There was the time Logan got mad at Lance and I while we were babysitting the younger ones and yelled "Help! Call child protective services!" out the window in retaliation. That could have been bad.

There was the time I watched with unadulterated glee as Lance pushed one too many of mom's buttons on the way to school. She pulled the van to the side of the road, pointed at the door and commanded him to get out, then threw his backpack out after him, sending papers and books flying everywhere, and drove off as he stared at the receding minivan in utter shock.

There was the time when I was really unhappy about not being the only child anymore, and so I expressed my displeasure by writing all over the carpet with lipstick while Mom was feeding the baby.

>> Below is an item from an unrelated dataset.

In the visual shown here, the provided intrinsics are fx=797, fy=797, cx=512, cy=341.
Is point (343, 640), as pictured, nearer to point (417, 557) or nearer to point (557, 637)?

There was all the times we were fighting and my parents made us sit on the couch and hold hands. It was a pretty effective method of punishment, because you can only try as hard as you possibly can to crush each others' hands for so long before you give up and start laughing instead.

And yet through all the tears and yelling and slamming doors and occasional punches thrown, we all turned out alright in the end. We made have made Mom cry a few times, wondering if various pairings of siblings would hate each other forever, but now we stay in close contact despite living in four different cities. Logan and Cole bonded over being on the tennis team together in high school. Lance had Logan over for pancake nights when they were both at BYU. And Lance and I may have had some pretty epic fights growing up, but I was the one who he took when he went engagement ring shopping and I was the first person in the family he called when he found out the gender of his baby.

Freud would probably say that's pretty messed up. I say that's family for you.